Revisiter le cinéma français classique : les genres et leurs acteurs et actrices

Lieu : INHA, salle Walter Benjamin (Paris)
Début : 12/12/2009 - 08:00
Responsable(s) scientifique(s) : Geneviève Sellier, Delphine Chedaleux, Gwénaëlle Le Gras, Raphaëlle Moine.

  ORGANISATRICES

* Delphine Chedaleux, doctorante à l'Université de Caen

* Gwénaëlle Le Gras, post-doctorante (Institut Émilie du Châtelet/Université Paris Ouest Nanterre La Défense)

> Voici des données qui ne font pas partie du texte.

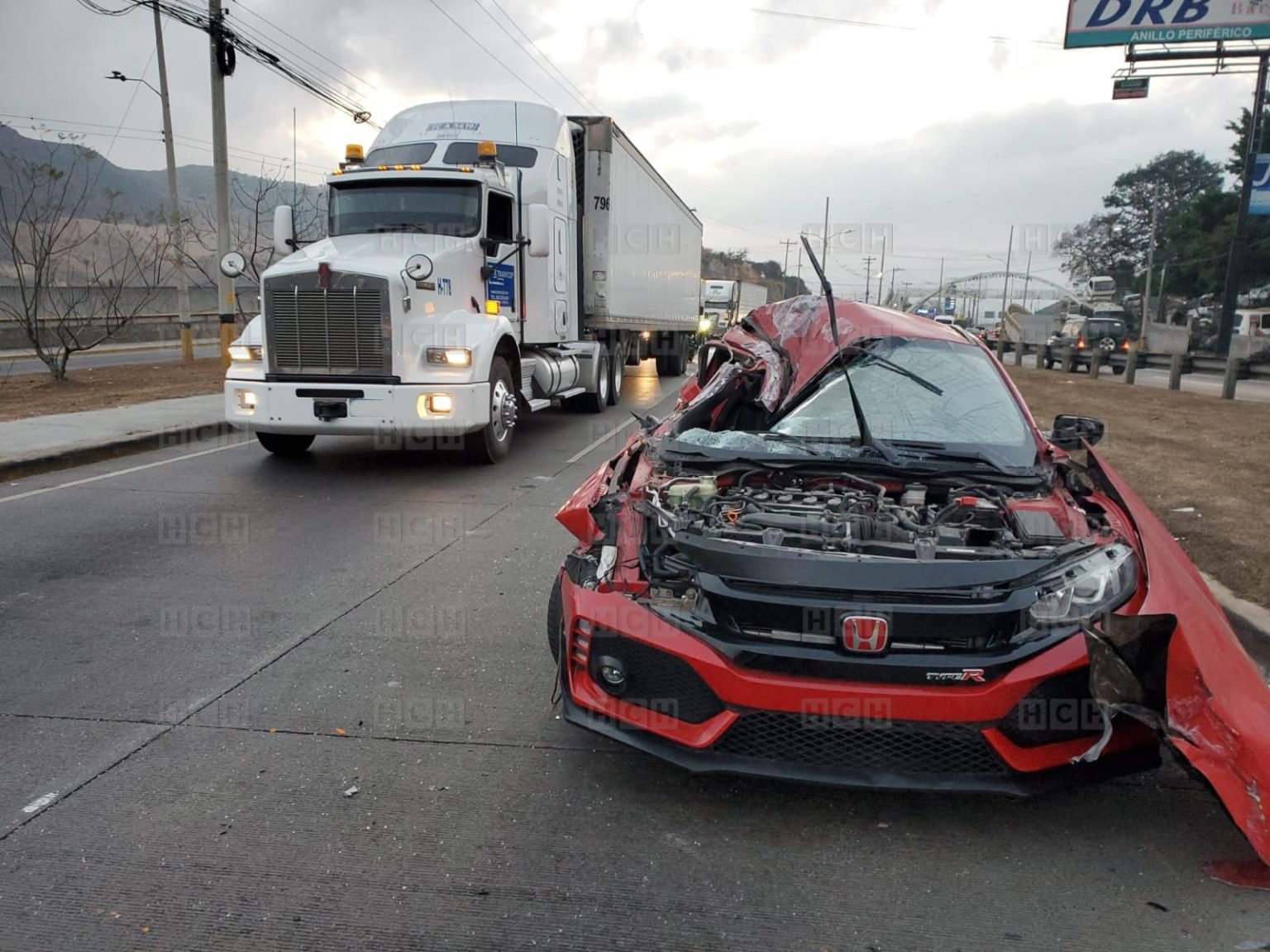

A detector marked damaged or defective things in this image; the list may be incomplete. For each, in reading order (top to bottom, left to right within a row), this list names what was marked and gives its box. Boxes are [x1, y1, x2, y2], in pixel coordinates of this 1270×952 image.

torn metal body panel [551, 302, 1264, 868]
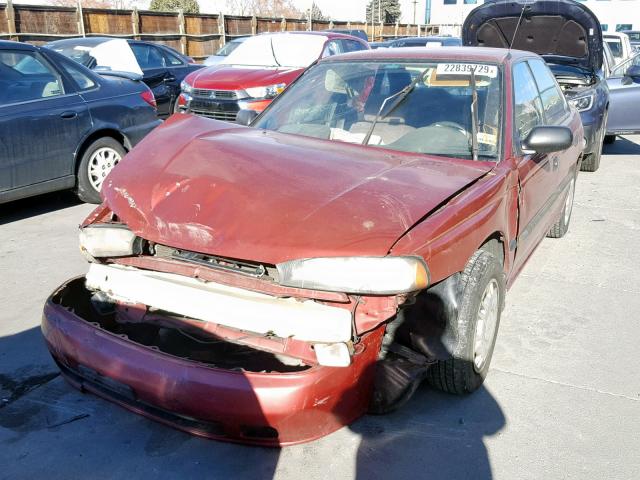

* Raphaëlle Moine, professeure à l'Université Paris Ouest Nanterre La Défense

* Geneviève Sellier, professeure à l'Université de Caen, membre de l'Institut Universitaire de France

 

Avec le soutien de l'équipe Histoire des arts et des représentations (Université Paris Ouest Nanterre La Défense) et de l'équipe LASLAR (Université de Caen), et de l'Institut Universitaire de France.

 

Le cinéma populaire français d'avant la Nouvelle Vague est le continent oublié des études cinématographiques ; peu étudié, il est aussi peu enseigné dans nos universités, à l'exception de quelques « écoles » (le réalisme poétique par exemple) et quelques cinéastes, dont les films ont été mis au panthéon par la « politique des auteurs ». Nous nous proposons d'explorer le cinéma français des années 1930, 1940 et 1950 en dépassant la dichotomie anachronique entre « cinéma d'auteur » et « cinéma commercial », pour tenter de l'appréhender tel qu'il était perçu par ses contemporains. Pour ce faire, il faudra constituer des corpus représentatifs des goûts de l'époque, en y intégrant des films oubliés qui rencontrèrent en leur temps un très large succès public. Nous aborderons le cinéma français classique par le biais des genres et de leurs acteurs, typiques de ce cinéma populaire où cohabitent des films qui deviendront du « panthéon », des « films du sam'di soir » et des films de qualité tombés dans l'oubli.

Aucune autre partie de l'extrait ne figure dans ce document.